Call Girls Ludhiana Just Call 98765-12871 Top Class Call Girl Service Available
Call Girls Ludhiana Just Call 98765-12871 Top Class Call Girl Service AvailableCall Girls Ludhiana Just Call 98765-12871 Top Class Call Girl Service Available
Call Girls Ludhiana Just Call 98765-12871 Top Class Call Girl Service Available
 
Enjoy Night⚡Call Girls Dlf City Phase 3 Gurgaon >༒8448380779 Escort Service
Enjoy Night⚡Call Girls Dlf City Phase 3 Gurgaon >༒8448380779 Escort ServiceEnjoy Night⚡Call Girls Dlf City Phase 3 Gurgaon >༒8448380779 Escort Service
Enjoy Night⚡Call Girls Dlf City Phase 3 Gurgaon >༒8448380779 Escort Service
 
Real Escorts in Al Nahda +971524965298 Dubai Escorts Service
Real Escorts in Al Nahda +971524965298 Dubai Escorts ServiceReal Escorts in Al Nahda +971524965298 Dubai Escorts Service
Real Escorts in Al Nahda +971524965298 Dubai Escorts Service
 
Nanded City ( Call Girls ) Pune 6297143586 Hot Model With Sexy Bhabi Ready ...
Nanded City ( Call Girls ) Pune  6297143586  Hot Model With Sexy Bhabi Ready ...Nanded City ( Call Girls ) Pune  6297143586  Hot Model With Sexy Bhabi Ready ...
Nanded City ( Call Girls ) Pune 6297143586 Hot Model With Sexy Bhabi Ready ...
 
(+971568250507 ))# Young Call Girls in Ajman By Pakistani Call Girls in ...
(+971568250507  ))#  Young Call Girls  in Ajman  By Pakistani Call Girls  in ...(+971568250507  ))#  Young Call Girls  in Ajman  By Pakistani Call Girls  in ...
(+971568250507 ))# Young Call Girls in Ajman By Pakistani Call Girls in ...
 

PaddlePaddle: A Complete Enterprise Solution

  • 2. DOCUMENTATION ▸ Github repo: ▸ https://github.com/PaddlePaddle/Paddle ▸ DL 101 Book: ▸ book.paddlepaddle.org ▸ https://github.com/PaddlePaddle/book
  • 3. A REAL REQUEST FOR AI ▸ How to control TV sets via voice ▸ AI Hub ▸ No. An Alexa in each room? ▸ AI API ▸ No. Business owners don’t want user behavior data go to AI tech providers. ▸ AI on Cloud ▸ No. GPU instances are too expensive. ▸ AI on on-premise clusters ▸ Yes.
  • 4.
  • 5. CLOUD AND ON-PREMISE CLUSTERS Internet traditional big companies on- premises cluster on- premises cluster small companies cloud on- premises cluster
  • 6. THE SOLUTION - GENERAL PURPOSE CLUSTERS GPU servers Multi-GPU servers CPU servers… Kubernetes: a distributed operating system PaddleSpark speech model trainer speech API server fluentd nginx log Kafka online data process offline data process Hadoop HDFS labeled data model Internet clients: - Web browser - mobile apps - IoT devices
  • 7. CHALLENGES - GENERAL PURPOSE CLUSTERS ▸ group replica of processes into jobs ▸ Web services, data processing pipelines, machine learning jobs. ▸ service isolation and multi-user ▸ online experiments requires real log data stream, so ▸ we run production jobs and experimental jobs on the same cluster. ▸ priority-based scheduling ▸ a high-priority (production) job can preempt low-priority (experiment) jobs. ▸ make full use of hardware ▸ e.g., schedule processes of a Hadoop job that requires network and disk bandwidth and processes of a deep learning job that requires GPU on the same node.

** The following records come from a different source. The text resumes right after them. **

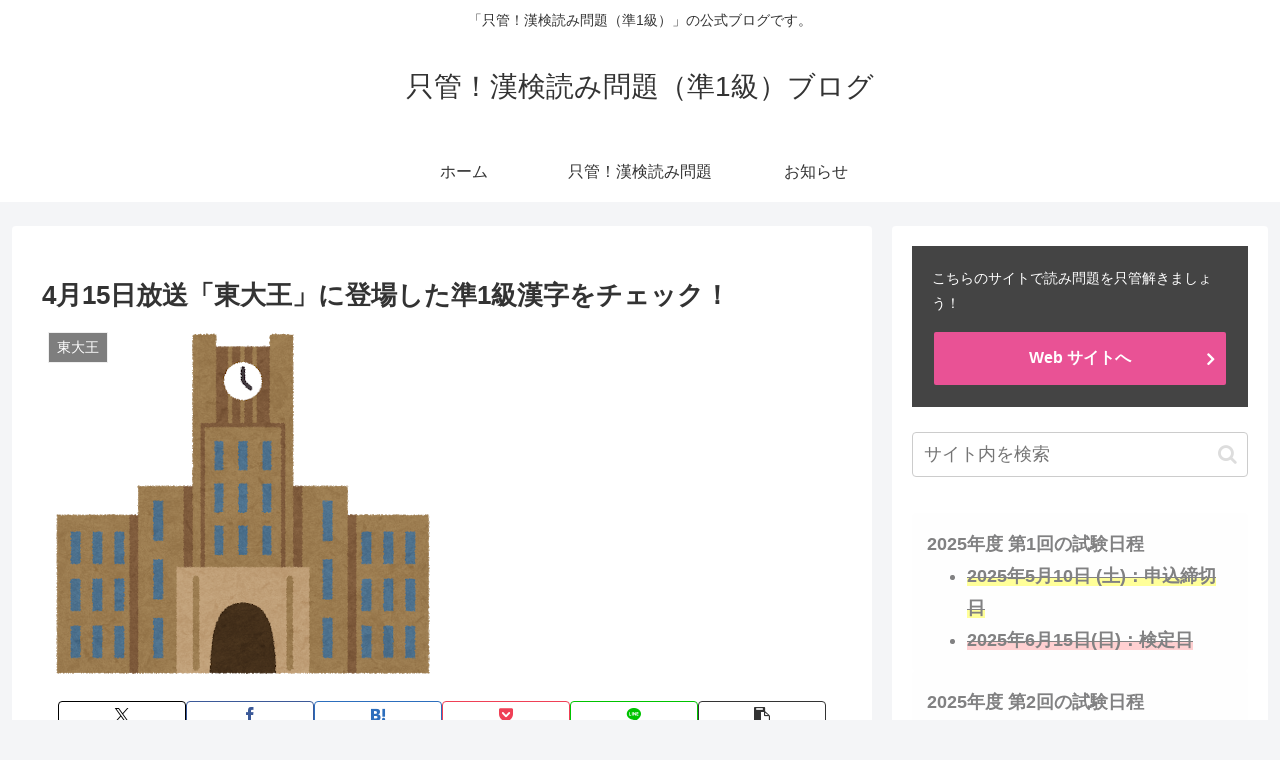

--- FILE ---
content_type: text/html; charset=utf-8
request_url: https://www.google.com/recaptcha/api2/aframe
body_size: 268
content:
<!DOCTYPE HTML><html><head><meta http-equiv="content-type" content="text/html; charset=UTF-8"></head><body><script nonce="4zKiID-CbqGY6U15eWcv9w">/** Anti-fraud and anti-abuse applications only. See google.com/recaptcha */ try{var clients={'sodar':'https://pagead2.googlesyndication.com/pagead/sodar?'};window.addEventListener("message",function(a){try{if(a.source===window.parent){var b=JSON.parse(a.data);var c=clients[b['id']];if(c){var d=document.createElement('img');d.src=c+b['params']+'&rc='+(localStorage.getItem("rc::a")?sessionStorage.getItem("rc::b"):"");window.document.body.appendChild(d);sessionStorage.setItem("rc::e",parseInt(sessionStorage.getItem("rc::e")||0)+1);localStorage.setItem("rc::h",'1768670860699');}}}catch(b){}});window.parent.postMessage("_grecaptcha_ready", "*");}catch(b){}</script></body></html>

  • 8. CHALLENGES - FAULT-TOLERABLE JOBS ▸ auto-scaling ▸ there are often many active users at day time, so the cluster kills processes of deep learning jobs and creates more Web service processes. ▸ in nights, it kills some Web service processes to run more deep learning processes. ▸ fault-recovery ▸ a job must be tolerable with a varying number of processes. ▸ speedup v.s. fault-recovery ▸ speedup optimizes a job. ▸ speedup with fault-tolerance optimizes the business.
  • 9. A PADDLE PADDLE JOB parameter server 1 parameter server 2 trainer 1 global model shard 1/2 global model shard 2/2 local model shard 1/2 local model shard 2/2 trainer 2 local model shard 1/2 local model shard 2/2 trainer 3 local model shard 1/2 local model shard 2/2 master gradients/model gradients/model gradients/model tasks tasks tasks
  • 10. AUTO FAULT-RECOVERY etcd job B master of job A job A task 4 task 2 task 1 todo pending done task 3 task 2 task 1 todo pending done task 3 master of job B todo created pending done dispatched completed timeout
  • 11. KEEP OPEN ▸ Thanks to the Kubernetes community for their expertise on distributed computing and their effort of code review. ▸ We hope to see more traditional industries have their on- premise clusters support running their whole business. ▸ PaddlePaddle will keep open. ▸ We are working on open source more AI technologies basing on PaddlePaddle.